── Data listing ──
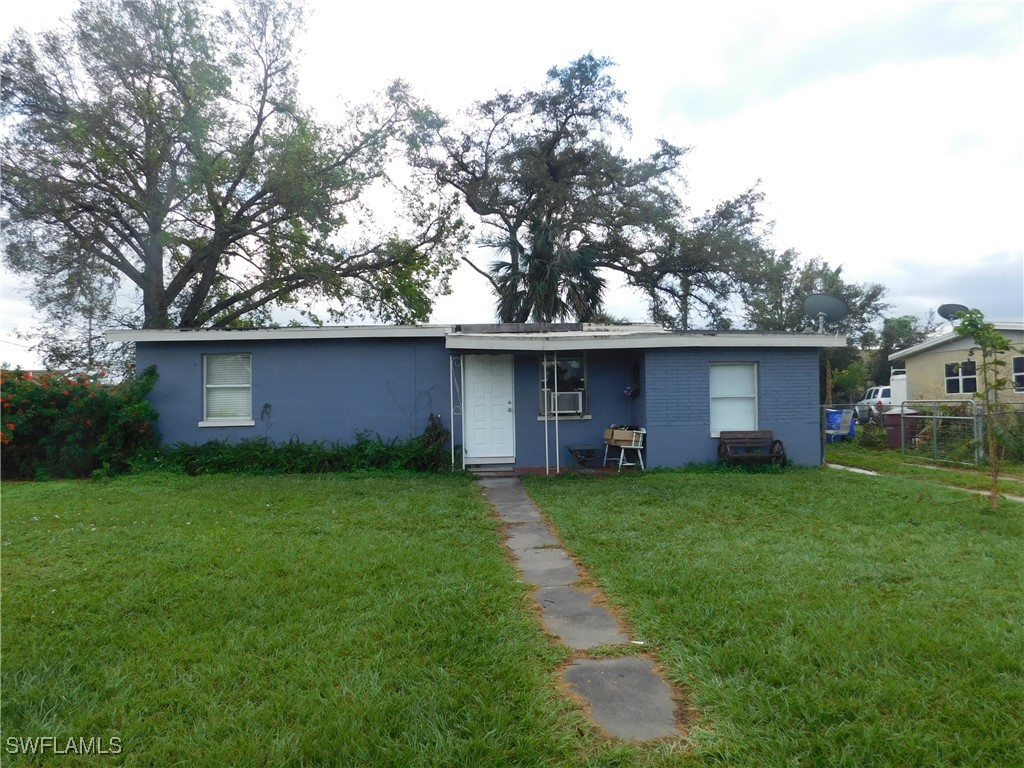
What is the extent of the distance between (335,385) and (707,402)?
───
── Data listing ──
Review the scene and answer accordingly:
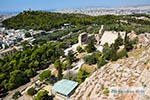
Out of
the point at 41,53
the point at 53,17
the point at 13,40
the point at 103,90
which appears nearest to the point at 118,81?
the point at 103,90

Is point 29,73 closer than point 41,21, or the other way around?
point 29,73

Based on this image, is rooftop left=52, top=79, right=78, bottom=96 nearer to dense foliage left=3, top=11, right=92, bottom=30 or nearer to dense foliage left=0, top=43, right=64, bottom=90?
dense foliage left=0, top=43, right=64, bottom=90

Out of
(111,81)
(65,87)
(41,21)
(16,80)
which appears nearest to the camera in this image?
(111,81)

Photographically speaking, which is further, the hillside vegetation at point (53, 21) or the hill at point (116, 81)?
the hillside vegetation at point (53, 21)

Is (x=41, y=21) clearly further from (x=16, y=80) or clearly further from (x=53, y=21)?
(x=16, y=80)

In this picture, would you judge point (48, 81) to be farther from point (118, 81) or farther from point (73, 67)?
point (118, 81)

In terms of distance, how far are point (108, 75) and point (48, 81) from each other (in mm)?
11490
───
── Data listing ──
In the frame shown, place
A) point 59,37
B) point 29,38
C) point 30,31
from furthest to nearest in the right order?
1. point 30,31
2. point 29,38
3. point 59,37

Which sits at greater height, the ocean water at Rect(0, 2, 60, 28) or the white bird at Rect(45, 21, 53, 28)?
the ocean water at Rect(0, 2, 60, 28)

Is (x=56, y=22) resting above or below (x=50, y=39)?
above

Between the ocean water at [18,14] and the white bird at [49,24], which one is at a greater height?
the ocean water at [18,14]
───
* _Job_
Identify each line in the rows above that contains the string "dense", with case counting, and copy every such line in full.

* _Solution to this exercise_
Based on this image, is rooftop left=52, top=79, right=78, bottom=96 nearer to dense foliage left=3, top=11, right=92, bottom=30 or nearer to dense foliage left=0, top=43, right=64, bottom=90?
dense foliage left=0, top=43, right=64, bottom=90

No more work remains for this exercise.